Sirius sat next to me in Ancient Runes, the only subject we had together without James. I was totally perplexed as Sirius normally sat the other side of the class room with Remus, that is if he actually turned up. Anyway that day Remus wasn't there, so he sat with me, much to my confusion. He didn't say anything to me about this alteration in seating arrangements or in fact anything at all, until half way through the lesson.

He kept his eyes locked on the work we were doing not even looking in my direction as he said, "You know Evans if you hurt him I will not think twice about hurting you back ten times harder."

As you can imagine I was kind of taken aback, as well as confused. "What are you talking about Black?" I whispered, so as not to attract the teachers' attention.

"Just what I said! If you hurt James, I won't think twice about hurting you back. He's my brother, my family. I won't let anyone get away with hurting him ok?

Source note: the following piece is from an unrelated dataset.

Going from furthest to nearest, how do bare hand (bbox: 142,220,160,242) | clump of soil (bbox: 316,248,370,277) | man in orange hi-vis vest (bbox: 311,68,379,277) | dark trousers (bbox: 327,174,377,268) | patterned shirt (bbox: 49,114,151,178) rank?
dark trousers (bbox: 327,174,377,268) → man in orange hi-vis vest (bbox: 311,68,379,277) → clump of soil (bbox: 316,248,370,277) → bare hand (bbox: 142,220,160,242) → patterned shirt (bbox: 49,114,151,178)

So this better not be some fucked up plan to humiliate and hurt him, because if it is stop it now!" I thought he was playing some kind of joke at first, winding me up. That was until he looked me straight in the eye and gave me this look, as if daring me to defy him, daring me to hurt his brother.

"I didn't agree to go to Hogsmeade with him just to get his hopes up or anything. I really want to go with him. I like James, I really do!" I felt like I was pleading my innocence to a judge or something.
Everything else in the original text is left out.